Text section »
==================================================

The EFFect of hIgh-dose ClopIdogrel treatmENT in patients with clopidogrel resistance (The EFFICIENT Trial)
Introduction
Inhibition of platelet activation by using aspirin and clopidogrel constitutes the basis for medical treatment of ischemic complications that may occur after percutaneous coronary intervention (PCI). Clopidogrel is an ADP receptor antagonist, is a pro-drug. It irreversibly inhibits platelet P2Y12 receptor. It transforms into its active metabolite after oxidation by hepatic cytochrome P450 3A4 (CYP3A4) [1]. Clopidogrel-dependent platelet inhibition level and inhibition rate are dose-dependent [2]. In addition to a strong antithrombotic effect, clopidogrel also has other effects, such as inhibition of erythrocyte aggregation [3] and reduction of fibrinogen levels [2].
Today, despite aspirin and clopidogrel treatment in patients undergoing PCI, atherothrombotic complications occur frequently. Some of the atherothrombotic complications are explained by resistance to the effects of antithrombotic drugs. Therefore, interest in recent years has focused on insufficient antithrombotic treatment and resistance. Insufficient treatment can be defined as the occurrence of cardiovascular events despite antithrombotic treatment, whereas drug resistance is insufficient platelet inhibition in laboratory tests. Individual differences, such as decreased bioavailability and genetic variations affecting clopidogrel metabolism, accelerated platelet turnover, enhanced platelet reactivity and drug interactions, may explain clopidogrel resistance.

==================================================

Stored data »
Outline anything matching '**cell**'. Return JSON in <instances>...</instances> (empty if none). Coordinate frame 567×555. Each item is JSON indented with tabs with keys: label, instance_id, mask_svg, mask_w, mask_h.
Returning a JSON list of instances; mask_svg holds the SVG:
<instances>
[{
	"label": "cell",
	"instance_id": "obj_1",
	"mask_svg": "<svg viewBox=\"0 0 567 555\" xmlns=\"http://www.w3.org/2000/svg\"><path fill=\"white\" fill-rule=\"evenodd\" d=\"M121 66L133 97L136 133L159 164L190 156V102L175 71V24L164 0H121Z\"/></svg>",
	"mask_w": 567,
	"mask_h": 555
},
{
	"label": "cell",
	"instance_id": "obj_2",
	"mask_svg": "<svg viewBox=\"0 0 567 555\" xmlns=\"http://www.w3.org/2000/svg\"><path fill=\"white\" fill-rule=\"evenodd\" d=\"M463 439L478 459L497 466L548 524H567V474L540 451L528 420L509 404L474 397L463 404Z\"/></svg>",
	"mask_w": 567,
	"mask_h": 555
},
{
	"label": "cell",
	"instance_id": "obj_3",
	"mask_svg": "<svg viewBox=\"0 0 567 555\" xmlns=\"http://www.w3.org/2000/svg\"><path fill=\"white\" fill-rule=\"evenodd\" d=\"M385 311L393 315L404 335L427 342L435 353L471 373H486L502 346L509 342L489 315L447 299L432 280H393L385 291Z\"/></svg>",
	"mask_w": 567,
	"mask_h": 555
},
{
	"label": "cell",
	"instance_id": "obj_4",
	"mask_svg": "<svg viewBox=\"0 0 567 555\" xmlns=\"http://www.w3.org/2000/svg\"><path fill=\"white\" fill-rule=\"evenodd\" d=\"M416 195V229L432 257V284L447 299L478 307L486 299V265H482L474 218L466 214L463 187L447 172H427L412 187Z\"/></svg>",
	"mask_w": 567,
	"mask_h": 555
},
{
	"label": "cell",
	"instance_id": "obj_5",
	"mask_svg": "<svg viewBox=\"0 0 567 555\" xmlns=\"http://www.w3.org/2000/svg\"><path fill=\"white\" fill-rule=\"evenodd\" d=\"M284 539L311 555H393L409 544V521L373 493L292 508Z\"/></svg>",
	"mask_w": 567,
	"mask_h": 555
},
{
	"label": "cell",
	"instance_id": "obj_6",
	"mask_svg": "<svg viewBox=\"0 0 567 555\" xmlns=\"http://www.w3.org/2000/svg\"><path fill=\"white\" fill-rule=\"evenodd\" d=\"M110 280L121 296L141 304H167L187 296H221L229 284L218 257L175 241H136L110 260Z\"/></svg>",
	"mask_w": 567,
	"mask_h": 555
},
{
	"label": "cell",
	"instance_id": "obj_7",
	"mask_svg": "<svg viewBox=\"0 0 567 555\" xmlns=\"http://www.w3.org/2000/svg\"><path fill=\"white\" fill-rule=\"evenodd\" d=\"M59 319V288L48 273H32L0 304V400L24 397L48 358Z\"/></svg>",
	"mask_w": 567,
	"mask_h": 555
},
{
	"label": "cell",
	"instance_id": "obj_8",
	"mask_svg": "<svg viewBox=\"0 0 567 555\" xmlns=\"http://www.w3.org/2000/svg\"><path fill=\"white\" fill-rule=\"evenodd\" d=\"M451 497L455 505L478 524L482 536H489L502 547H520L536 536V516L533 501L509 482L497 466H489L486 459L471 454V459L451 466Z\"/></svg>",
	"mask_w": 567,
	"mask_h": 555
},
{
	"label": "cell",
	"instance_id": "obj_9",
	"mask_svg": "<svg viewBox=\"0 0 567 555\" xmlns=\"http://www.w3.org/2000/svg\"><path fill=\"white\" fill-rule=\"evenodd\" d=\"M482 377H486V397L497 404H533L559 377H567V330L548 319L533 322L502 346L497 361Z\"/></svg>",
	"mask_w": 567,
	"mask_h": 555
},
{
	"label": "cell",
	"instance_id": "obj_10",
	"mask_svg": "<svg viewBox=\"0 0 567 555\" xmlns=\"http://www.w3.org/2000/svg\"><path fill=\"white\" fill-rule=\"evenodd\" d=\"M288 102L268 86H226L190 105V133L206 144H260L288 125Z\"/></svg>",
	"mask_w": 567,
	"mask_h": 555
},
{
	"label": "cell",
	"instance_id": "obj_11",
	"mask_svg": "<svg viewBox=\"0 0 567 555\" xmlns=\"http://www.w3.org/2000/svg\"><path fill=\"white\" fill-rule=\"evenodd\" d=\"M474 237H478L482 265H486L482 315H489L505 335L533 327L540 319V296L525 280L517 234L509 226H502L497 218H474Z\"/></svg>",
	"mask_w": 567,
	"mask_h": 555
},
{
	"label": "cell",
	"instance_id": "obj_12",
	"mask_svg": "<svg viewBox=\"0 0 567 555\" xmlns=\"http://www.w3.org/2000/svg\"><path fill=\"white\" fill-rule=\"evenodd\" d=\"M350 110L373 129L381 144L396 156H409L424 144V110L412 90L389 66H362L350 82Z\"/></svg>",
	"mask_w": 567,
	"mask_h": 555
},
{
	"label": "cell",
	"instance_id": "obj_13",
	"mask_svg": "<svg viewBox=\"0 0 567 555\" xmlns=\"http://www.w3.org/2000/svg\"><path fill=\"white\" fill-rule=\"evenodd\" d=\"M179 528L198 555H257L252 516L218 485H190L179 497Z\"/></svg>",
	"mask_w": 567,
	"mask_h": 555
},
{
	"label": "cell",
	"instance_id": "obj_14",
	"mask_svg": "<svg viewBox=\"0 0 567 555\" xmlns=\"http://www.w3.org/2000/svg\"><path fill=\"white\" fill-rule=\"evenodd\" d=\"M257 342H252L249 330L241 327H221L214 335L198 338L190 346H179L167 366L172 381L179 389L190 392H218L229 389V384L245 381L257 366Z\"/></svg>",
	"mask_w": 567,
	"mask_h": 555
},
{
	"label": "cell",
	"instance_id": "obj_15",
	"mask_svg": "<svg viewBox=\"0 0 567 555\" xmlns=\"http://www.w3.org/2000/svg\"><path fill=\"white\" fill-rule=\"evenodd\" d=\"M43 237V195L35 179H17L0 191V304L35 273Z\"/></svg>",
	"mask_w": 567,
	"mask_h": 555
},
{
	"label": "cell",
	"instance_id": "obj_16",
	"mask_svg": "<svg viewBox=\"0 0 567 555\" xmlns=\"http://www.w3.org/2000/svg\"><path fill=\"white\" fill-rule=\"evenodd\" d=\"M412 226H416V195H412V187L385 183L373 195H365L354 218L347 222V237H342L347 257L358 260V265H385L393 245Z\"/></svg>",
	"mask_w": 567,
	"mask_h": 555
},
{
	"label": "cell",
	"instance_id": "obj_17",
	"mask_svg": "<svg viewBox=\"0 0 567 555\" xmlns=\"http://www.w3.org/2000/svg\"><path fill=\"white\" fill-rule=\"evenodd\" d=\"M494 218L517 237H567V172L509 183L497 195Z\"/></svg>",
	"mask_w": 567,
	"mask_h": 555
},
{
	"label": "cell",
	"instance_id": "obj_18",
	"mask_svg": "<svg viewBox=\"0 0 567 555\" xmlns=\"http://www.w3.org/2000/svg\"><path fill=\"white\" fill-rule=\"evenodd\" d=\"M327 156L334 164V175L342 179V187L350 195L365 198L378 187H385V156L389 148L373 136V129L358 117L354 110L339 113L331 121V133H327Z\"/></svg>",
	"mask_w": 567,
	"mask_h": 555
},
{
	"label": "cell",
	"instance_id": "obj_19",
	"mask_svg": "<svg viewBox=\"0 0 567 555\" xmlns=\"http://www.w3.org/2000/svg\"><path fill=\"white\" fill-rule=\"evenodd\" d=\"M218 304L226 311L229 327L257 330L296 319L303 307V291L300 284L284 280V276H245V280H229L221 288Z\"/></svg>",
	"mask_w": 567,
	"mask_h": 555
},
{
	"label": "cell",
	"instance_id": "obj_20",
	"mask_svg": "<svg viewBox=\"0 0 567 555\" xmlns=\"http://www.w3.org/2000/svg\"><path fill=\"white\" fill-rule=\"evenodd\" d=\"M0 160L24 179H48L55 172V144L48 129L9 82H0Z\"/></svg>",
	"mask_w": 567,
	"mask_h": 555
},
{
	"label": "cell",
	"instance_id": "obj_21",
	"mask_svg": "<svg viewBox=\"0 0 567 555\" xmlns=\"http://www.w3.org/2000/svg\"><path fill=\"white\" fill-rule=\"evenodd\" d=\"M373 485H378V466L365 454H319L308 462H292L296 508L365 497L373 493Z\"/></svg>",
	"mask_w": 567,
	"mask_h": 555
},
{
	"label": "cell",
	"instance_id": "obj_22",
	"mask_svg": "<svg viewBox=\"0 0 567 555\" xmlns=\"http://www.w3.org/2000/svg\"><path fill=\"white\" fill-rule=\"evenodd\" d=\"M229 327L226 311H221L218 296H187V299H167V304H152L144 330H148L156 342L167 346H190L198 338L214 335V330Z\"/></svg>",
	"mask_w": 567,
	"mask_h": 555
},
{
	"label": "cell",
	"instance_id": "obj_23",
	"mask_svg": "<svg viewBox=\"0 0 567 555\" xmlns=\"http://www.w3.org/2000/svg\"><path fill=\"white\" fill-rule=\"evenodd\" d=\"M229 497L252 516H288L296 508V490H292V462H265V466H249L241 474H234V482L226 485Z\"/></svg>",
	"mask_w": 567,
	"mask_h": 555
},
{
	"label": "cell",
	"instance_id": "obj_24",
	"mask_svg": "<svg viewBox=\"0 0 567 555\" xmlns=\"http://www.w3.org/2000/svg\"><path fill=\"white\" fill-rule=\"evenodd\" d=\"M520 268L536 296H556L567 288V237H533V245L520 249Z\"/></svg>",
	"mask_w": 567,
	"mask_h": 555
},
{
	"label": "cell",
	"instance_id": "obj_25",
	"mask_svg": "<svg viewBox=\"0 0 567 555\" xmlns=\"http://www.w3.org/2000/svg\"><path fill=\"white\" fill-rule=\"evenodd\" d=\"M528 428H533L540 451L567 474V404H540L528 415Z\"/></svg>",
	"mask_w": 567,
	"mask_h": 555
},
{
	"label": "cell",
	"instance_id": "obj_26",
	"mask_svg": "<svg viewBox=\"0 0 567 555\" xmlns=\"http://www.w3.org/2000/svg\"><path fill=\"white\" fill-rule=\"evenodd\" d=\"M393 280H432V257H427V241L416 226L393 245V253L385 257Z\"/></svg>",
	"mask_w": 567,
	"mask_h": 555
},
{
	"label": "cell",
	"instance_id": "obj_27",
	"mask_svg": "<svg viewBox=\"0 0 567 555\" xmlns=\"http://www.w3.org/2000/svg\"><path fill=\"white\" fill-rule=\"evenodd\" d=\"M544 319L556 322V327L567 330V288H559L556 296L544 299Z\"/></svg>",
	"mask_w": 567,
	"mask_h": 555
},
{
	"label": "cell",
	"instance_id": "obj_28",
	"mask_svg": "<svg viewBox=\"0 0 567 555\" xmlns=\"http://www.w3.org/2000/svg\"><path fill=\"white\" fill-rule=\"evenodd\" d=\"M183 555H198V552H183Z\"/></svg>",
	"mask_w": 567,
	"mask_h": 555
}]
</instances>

==================================================

Check your understanding »
**a.** Using the clopidogrel introduction, decide whether each statement agrees with it: (i) clopidogrel becomes active after oxidation by a liver enzyme; (ii) clopidogrel inhibits the platelet P2Y12 receptor reversibly; (iii) drug resistance means cardiovascular events that occur despite antithrombotic treatment. Answer yes or no for each and quote the deciding words.
**b.** Retype the clopidogrel introduction from "The EFFect of" to "fibrinogen levels [2].", without any changes.

Answers by item number »
**a.**
(i) Yes: "It transforms into its active metabolite after oxidation by hepatic cytochrome P450 3A4 (CYP3A4)"
(ii) No: "It irreversibly inhibits platelet P2Y12 receptor."
(iii) No: "whereas drug resistance is insufficient platelet inhibition in laboratory tests"

**b.**
The EFFect of hIgh-dose ClopIdogrel treatmENT in patients with clopidogrel resistance (The EFFICIENT Trial)
Introduction
Inhibition of platelet activation by using aspirin and clopidogrel constitutes the basis for medical treatment of ischemic complications that may occur after percutaneous coronary intervention (PCI). Clopidogrel is an ADP receptor antagonist, is a pro-drug. It irreversibly inhibits platelet P2Y12 receptor. It transforms into its active metabolite after oxidation by hepatic cytochrome P450 3A4 (CYP3A4) [1]. Clopidogrel-dependent platelet inhibition level and inhibition rate are dose-dependent [2]. In addition to a strong antithrombotic effect, clopidogrel also has other effects, such as inhibition of erythrocyte aggregation [3] and reduction of fibrinogen levels [2].